EXERCISE REQUIREMENTS –
• A. From the Drilldown proxy page, output the passage starting with "Acceptable irreducible bump" and going on through "the /hits fast paths.", word for word.
• B. Render this sentence from the Drilldown proxy page in Spanish: "This is the price of preserving short-range queries; e2e thresholds reflect the trade-off and document it explicitly."
• C. Take the Drilldown proxy page further, writing on from its last line.

Acceptable irreducible bump (25h–47h cases)​

For ranges like 25h the proxy cannot safely suppress the 1h leftover chunk because users genuinely query 1h ranges in Drilldown / Explore. The merged frame can therefore show a modest right-edge bump (≤ 65% of nonzero buckets fall into the rightmost bin) from the leftover chunk's chunk-only top-N. This is the price of preserving short-range queries; e2e thresholds reflect the trade-off and document it explicitly.

Do Not Regress​

The following invariants are pinned by internal/proxy/drilldown_regression_lock_test.go and test/e2e-compat/drilldown_chunked_merge_lock_test.go. Each is named TestLock_* / TestE2ELock_* and breaking any of them fails CI:

  1. Routing is source-agnostic for stats-compat shapes — Explore, Drilldown, dashboard panels, and raw API clients all reach the /hits fast paths.
  2. /hits runs for every range (no hybrid threshold gate).
  3. Leftover chunks (end - start ≤ 2 × step) from ANY Grafana source are suppressed and the response carries X-Proxy-Drilldown-Path: hits-leftover-suppressed.
  4. Step normalisation appends s to bare-integer Grafana steps.

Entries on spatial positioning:
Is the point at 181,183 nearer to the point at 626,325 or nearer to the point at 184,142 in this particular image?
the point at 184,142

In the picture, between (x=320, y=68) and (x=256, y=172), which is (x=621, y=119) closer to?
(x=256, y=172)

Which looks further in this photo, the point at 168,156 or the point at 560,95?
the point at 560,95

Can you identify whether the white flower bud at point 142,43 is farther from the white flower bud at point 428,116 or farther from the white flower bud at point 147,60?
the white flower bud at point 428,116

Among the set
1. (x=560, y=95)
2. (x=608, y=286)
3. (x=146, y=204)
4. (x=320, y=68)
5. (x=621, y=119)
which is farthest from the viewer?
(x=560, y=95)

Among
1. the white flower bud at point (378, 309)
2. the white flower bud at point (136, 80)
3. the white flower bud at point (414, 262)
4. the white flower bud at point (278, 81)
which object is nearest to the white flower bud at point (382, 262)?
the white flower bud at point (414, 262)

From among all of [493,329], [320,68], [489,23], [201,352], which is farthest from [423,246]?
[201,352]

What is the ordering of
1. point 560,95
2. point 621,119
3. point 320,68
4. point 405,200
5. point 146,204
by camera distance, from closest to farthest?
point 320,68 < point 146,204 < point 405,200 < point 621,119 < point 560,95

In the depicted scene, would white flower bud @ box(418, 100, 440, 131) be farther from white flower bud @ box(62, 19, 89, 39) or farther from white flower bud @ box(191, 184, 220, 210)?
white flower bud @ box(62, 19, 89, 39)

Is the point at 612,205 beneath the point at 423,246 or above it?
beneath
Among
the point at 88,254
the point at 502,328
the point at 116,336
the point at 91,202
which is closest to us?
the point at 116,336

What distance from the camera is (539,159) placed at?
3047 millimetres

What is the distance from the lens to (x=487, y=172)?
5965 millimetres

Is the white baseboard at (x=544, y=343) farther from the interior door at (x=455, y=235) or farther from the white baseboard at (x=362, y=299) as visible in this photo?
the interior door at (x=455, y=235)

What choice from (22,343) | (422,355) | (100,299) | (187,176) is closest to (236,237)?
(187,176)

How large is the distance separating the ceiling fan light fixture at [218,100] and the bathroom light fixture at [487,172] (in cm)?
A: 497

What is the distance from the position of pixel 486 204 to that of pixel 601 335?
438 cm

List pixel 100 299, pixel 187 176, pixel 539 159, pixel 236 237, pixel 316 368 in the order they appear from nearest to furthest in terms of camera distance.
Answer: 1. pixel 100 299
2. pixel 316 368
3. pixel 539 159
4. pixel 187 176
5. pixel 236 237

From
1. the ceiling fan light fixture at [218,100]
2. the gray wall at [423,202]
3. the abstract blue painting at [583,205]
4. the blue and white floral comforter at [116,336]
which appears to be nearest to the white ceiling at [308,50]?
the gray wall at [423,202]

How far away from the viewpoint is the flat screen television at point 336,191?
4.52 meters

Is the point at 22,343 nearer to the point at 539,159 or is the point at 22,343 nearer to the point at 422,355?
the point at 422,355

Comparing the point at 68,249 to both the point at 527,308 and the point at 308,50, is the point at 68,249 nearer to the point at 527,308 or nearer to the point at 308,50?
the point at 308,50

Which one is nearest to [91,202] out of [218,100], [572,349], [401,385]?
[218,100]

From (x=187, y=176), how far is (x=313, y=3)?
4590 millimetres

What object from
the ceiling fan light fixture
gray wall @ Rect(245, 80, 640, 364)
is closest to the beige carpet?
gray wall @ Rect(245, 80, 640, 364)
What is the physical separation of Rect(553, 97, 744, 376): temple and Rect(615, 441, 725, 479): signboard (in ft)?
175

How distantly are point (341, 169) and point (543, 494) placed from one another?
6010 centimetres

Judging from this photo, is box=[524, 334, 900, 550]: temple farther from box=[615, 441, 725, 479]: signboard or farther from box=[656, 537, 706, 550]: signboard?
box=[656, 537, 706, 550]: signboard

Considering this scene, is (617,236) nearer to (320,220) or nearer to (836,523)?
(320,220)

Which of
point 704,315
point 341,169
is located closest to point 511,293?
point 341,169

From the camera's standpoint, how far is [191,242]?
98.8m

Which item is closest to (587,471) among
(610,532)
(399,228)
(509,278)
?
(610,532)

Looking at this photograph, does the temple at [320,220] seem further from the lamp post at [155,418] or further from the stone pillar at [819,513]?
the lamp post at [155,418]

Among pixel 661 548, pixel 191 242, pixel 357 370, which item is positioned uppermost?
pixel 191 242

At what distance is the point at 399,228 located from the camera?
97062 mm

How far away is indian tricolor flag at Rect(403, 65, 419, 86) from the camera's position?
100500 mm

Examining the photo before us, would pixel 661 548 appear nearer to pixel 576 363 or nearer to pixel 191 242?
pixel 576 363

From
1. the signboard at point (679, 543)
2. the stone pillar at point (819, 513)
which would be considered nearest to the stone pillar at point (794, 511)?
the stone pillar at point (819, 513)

WRITTEN ANSWERS –
• A.
Acceptable irreducible bump (25h–47h cases)​

For ranges like 25h the proxy cannot safely suppress the 1h leftover chunk because users genuinely query 1h ranges in Drilldown / Explore. The merged frame can therefore show a modest right-edge bump (≤ 65% of nonzero buckets fall into the rightmost bin) from the leftover chunk's chunk-only top-N. This is the price of preserving short-range queries; e2e thresholds reflect the trade-off and document it explicitly.

Do Not Regress​

The following invariants are pinned by internal/proxy/drilldown_regression_lock_test.go and test/e2e-compat/drilldown_chunked_merge_lock_test.go. Each is named TestLock_* / TestE2ELock_* and breaking any of them fails CI:

  1. Routing is source-agnostic for stats-compat shapes — Explore, Drilldown, dashboard panels, and raw API clients all reach the /hits fast paths.

• B. Este es el precio de preservar las consultas de rango corto; los umbrales e2e reflejan esa compensación y la documentan de forma explícita.

• C.
  5. The /hits remainder bucket (fields:{}) is dropped before emission.
  6. Every emitted series shares the same timestamp axis (the chart cannot render distributed bars otherwise).
  7. extractStreamSelectorOnly handles both Loki-bracketed ({namespace="prod"}) and VL-native (namespace:="prod") selectors.
  8. fieldHasExistenceFilter matches both unquoted (pod:!"") and quoted ("k8s.pod.name":!"") forms.
  9. Stats fallback (stats_query_range) only fires when /hits actually fails — never as a parallel call that overwrites a successful /hits result.
  10. maxStatsQueryRangeBytes and drilldownHitsFieldsLimit stay within their pinned windows (see the lock tests for the exact bounds).
  11. Grafana mergeFrames simulation on the live VL stack must produce a merged frame whose rightmost bin holds < 65 % of nonzero timestamps for 24h, 25h, 2d, and 7d ranges, for both Drilldown and dashboard sources.

Drilldown Capability Profiles​

Drilldown version familyCapability profileProxy handling focus
2.0.xdrilldown-v2detected-level defaults, modern service-detail scenes, patterns and field-value drill flows
1.0.xdrilldown-v1legacy service buckets, filtered detected-fields path, prior labels/field rendering behavior

These profiles are matrix-level compatibility profiles (contract and CI guidance). Runtime request handling must stay Loki-compatible and should not depend on guessed app build strings.

Known Issues​

Drilldown 2.0.4: Patterns Tab Initialization​

Drilldown 2.0.4 contains a bug in subscribeToLokiConfig() where void 0 === null (always false) prevents re-enabling the Patterns tab after it was disabled. Concretely:

  • If the Grafana default datasource has pattern_ingester_enabled=false in /loki/api/v1/drilldown-limits, $patternsData is set to null.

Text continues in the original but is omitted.